• [DESCRIPTION OF THE TASK]
Give the material once more, word for word, without any images.

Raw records
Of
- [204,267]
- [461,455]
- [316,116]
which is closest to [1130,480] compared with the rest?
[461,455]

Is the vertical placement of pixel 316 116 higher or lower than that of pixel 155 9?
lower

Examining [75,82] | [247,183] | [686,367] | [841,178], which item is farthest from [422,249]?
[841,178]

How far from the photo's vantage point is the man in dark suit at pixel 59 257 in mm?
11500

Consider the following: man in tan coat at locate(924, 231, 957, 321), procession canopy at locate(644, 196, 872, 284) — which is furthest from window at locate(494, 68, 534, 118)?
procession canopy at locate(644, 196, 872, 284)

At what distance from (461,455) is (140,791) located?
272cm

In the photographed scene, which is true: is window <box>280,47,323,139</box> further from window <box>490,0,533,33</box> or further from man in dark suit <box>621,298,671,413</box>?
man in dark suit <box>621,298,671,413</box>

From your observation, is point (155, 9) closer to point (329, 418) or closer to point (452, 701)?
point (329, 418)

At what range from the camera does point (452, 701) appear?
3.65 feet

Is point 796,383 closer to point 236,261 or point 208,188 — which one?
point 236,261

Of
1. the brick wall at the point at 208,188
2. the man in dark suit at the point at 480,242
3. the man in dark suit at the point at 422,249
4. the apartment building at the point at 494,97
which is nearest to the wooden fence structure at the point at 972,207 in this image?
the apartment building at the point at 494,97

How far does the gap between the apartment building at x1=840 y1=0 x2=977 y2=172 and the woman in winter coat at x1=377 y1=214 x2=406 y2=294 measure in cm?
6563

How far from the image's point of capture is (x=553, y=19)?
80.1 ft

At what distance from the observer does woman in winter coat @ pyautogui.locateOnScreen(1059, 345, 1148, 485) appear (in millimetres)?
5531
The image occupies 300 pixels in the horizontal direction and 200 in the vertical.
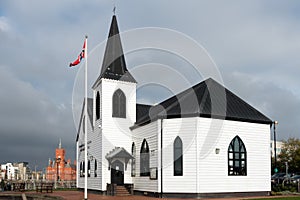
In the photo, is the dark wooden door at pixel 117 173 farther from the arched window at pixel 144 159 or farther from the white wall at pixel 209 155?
the white wall at pixel 209 155

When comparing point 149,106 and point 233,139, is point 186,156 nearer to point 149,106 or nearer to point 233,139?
point 233,139

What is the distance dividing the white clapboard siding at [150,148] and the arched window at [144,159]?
1.26ft

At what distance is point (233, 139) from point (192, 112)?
11.6 feet

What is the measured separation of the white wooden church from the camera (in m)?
24.2

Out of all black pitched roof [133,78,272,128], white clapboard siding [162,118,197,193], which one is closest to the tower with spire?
black pitched roof [133,78,272,128]

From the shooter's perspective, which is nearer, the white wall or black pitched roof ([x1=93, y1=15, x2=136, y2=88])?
the white wall

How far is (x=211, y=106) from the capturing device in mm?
25188

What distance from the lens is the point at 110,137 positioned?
1209 inches

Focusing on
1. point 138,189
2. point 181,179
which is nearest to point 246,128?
point 181,179

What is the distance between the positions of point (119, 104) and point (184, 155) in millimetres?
9477

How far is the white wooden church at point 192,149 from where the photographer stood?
2420 cm

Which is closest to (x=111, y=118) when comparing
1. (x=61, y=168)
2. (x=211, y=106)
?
(x=211, y=106)

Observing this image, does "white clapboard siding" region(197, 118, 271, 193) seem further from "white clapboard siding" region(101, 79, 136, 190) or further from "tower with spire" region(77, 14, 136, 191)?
"white clapboard siding" region(101, 79, 136, 190)

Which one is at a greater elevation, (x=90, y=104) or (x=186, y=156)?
(x=90, y=104)
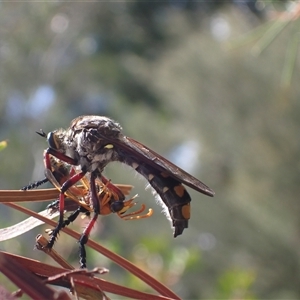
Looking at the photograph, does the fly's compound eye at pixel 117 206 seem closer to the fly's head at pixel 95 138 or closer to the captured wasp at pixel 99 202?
the captured wasp at pixel 99 202

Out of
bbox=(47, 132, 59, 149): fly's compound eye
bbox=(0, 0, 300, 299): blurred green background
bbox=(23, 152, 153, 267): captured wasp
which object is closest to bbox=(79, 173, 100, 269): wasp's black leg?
bbox=(23, 152, 153, 267): captured wasp

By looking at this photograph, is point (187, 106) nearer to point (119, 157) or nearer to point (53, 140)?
point (119, 157)

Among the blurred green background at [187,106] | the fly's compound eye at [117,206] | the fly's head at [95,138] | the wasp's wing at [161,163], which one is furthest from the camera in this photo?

• [SOLUTION]
Of
- [204,267]
- [461,455]
- [316,116]
which is closest to [1130,480] compared with the rest?
[461,455]

Is the vertical placement of pixel 316 116 higher or lower than that of pixel 155 9?
lower

Examining [75,82] | [247,183] | [686,367] | [841,178], which item is farthest from [422,249]?
[841,178]

How far from the photo's vantage point is the man in dark suit at pixel 59 257 in mm?
11500

Consider the following: man in tan coat at locate(924, 231, 957, 321), procession canopy at locate(644, 196, 872, 284) — which is furthest from window at locate(494, 68, 534, 118)?
procession canopy at locate(644, 196, 872, 284)

At what distance from (461,455) is (140,791) located?
272cm

In the photographed scene, which is true: is window <box>280,47,323,139</box> further from window <box>490,0,533,33</box> or further from man in dark suit <box>621,298,671,413</box>?
man in dark suit <box>621,298,671,413</box>

From your observation, is point (155, 9) closer to point (329, 418) or closer to point (452, 701)?
point (329, 418)

At what range from the camera does point (452, 701) appear?
3.65 feet

Is point 796,383 closer to point 236,261 or point 208,188 — which one?
point 236,261

Of
1. the brick wall at the point at 208,188
2. the man in dark suit at the point at 480,242
3. the man in dark suit at the point at 422,249
4. the apartment building at the point at 494,97
which is nearest to the wooden fence structure at the point at 972,207 in this image?
the apartment building at the point at 494,97

How far does the gap between the apartment building at x1=840 y1=0 x2=977 y2=172 and the woman in winter coat at x1=377 y1=214 x2=406 y2=294 measure in cm?
6563

How far from the image's point of capture is (x=553, y=19)?
80.1 ft

At what distance from the observer does woman in winter coat @ pyautogui.locateOnScreen(1059, 345, 1148, 485) appear (in millimetres)?
5531
The image occupies 300 pixels in the horizontal direction and 200 in the vertical.
In the photo, is the dark wooden door at pixel 117 173 farther from the arched window at pixel 144 159 or farther from the white wall at pixel 209 155?
the white wall at pixel 209 155

When comparing point 149,106 and point 233,139, is point 186,156 nearer to point 149,106 or nearer to point 233,139?
point 233,139

What is the distance dividing the white clapboard siding at [150,148] and the arched window at [144,159]?
1.26ft

At what distance is point (233, 139) from point (192, 112)?
11.6 feet

What is the measured separation of the white wooden church from the camera (in m)?
24.2

Out of all black pitched roof [133,78,272,128], white clapboard siding [162,118,197,193], which one is closest to the tower with spire?
black pitched roof [133,78,272,128]

From the shooter's perspective, which is nearer, the white wall or black pitched roof ([x1=93, y1=15, x2=136, y2=88])?
the white wall

How far is (x=211, y=106) from the capturing device in mm?
25188

What distance from the lens is the point at 110,137 positioned?
1209 inches

Focusing on
1. point 138,189
2. point 181,179
which is nearest to point 246,128?
point 181,179

What is the distance between the positions of point (119, 104) and point (184, 155) in millimetres?
9477

How far is the white wooden church at point 192,149 from where the photographer stood?
2420 cm

Which is closest to (x=111, y=118) when comparing
1. (x=61, y=168)
2. (x=211, y=106)
?
(x=211, y=106)

Observing this image, does "white clapboard siding" region(197, 118, 271, 193) seem further from "white clapboard siding" region(101, 79, 136, 190) or further from "tower with spire" region(77, 14, 136, 191)?
"white clapboard siding" region(101, 79, 136, 190)

Which one is at a greater elevation, (x=90, y=104) or (x=186, y=156)?
(x=90, y=104)
Looking at the photograph, does the fly's compound eye at pixel 117 206 seem closer to the fly's head at pixel 95 138 or closer to the captured wasp at pixel 99 202?
the captured wasp at pixel 99 202

Out of
bbox=(47, 132, 59, 149): fly's compound eye
bbox=(0, 0, 300, 299): blurred green background
bbox=(23, 152, 153, 267): captured wasp
which object is closest to bbox=(79, 173, 100, 269): wasp's black leg?
bbox=(23, 152, 153, 267): captured wasp

By looking at this photograph, is point (187, 106) nearer to point (119, 157) or nearer to point (53, 140)?
point (119, 157)

Among the blurred green background at [187,106] | the fly's compound eye at [117,206] | the fly's head at [95,138] | the wasp's wing at [161,163], which one is furthest from the camera in this photo?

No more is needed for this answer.